Por eso decía: «Soy un francés libre, que cree en Dios y que ama a su patria. Y no soy el hombre de nadie». Una pauta que el general aplicó a rajatabla desde que asumió la jefatura de la Resistencia el 18 de junio de 1940. Una Resistencia en la que pronto destacaron dos figuras de inquebrantables creencias católicas: el general Philippe Leclerc de Hauteclocque y el almirante Georges d’Argenlieu, un marino que se hizo carmelita en los años 20, vocación que interrumpió temporalmente durante la II Guerra Mundial. Obviamente, hubo muchos más. Pero, al margen de los individuos, el jefe de la Francia Libre pretendía que su proyecto integrase a franceses de cualquier origen. De ahí el abandono de la idea inicial de llamar cruzados a los miembros de la Orden de la Liberación, pensada para premiar a resistentes de élite; se les terminó llamando compañeros.

Él, por su parte, seguía yendo a Misa y cultivando una profunda devoción mariana que, desde pequeño, le había inculcado su madre.

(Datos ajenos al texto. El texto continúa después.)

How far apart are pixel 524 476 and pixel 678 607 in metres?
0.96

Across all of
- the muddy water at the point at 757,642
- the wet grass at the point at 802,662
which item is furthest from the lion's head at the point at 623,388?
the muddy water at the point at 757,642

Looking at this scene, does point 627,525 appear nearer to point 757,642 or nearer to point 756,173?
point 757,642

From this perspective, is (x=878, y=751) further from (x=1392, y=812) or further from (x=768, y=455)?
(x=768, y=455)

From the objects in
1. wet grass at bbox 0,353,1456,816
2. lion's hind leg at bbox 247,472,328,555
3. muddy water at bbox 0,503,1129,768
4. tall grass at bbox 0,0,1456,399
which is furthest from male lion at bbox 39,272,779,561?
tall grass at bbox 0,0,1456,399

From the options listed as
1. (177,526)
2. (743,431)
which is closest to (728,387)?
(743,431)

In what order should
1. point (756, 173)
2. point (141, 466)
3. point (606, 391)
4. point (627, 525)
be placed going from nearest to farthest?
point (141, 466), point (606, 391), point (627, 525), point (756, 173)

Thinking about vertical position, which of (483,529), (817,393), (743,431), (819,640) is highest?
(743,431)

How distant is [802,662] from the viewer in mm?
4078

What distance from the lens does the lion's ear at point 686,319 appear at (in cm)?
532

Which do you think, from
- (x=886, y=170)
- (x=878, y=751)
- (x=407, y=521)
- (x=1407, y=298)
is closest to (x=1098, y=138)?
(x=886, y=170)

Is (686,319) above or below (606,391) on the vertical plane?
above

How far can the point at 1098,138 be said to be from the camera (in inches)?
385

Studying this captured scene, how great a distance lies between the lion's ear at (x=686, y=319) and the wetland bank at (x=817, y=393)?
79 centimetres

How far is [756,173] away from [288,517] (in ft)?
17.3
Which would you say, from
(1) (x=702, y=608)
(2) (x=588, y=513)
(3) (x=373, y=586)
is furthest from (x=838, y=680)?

De hecho, la estancia que se habilitó como oratorio en el Elíseo estaba presidida por una escultura de bronce de una Virgen, regalo del cardenal Stefan Wyszynsky. El encargado de celebrar la Eucaristía en el palacio presidencial era su sobrino, el misionero François de Gaulle. Eso sí, su tío delineó su cometido desde el principio: «No eres el capellán del Elíseo». Fuera del Elíseo, De Gaulle solo comulgaba en público en contadas ocasiones. Una de ellas fue durante su viaje oficial a Moscú, para solidarizarse con los cristianos allí perseguidos. En el plano interno, el mejor ejemplo de su visión integradora es la ley educativa de 1959. De Gaulle no quería reabrir heridas, y menos la escolar, así que «ni vencedores, ni vencidos». A la postre, la gran beneficiada de la ley fue la enseñanza concertada católica. Más discutibles, y alejadas de su condición de cristiano, fueron su negativa a conmutar la pena de muerte del teniente coronel Jean-Marie Bastien-Thiry, que intentó asesinarle en 1962 y, sobre todo, la legalización de la píldora del día después en 1967. «La transmisión de la vida ha de ser un acto lúcido», alegó.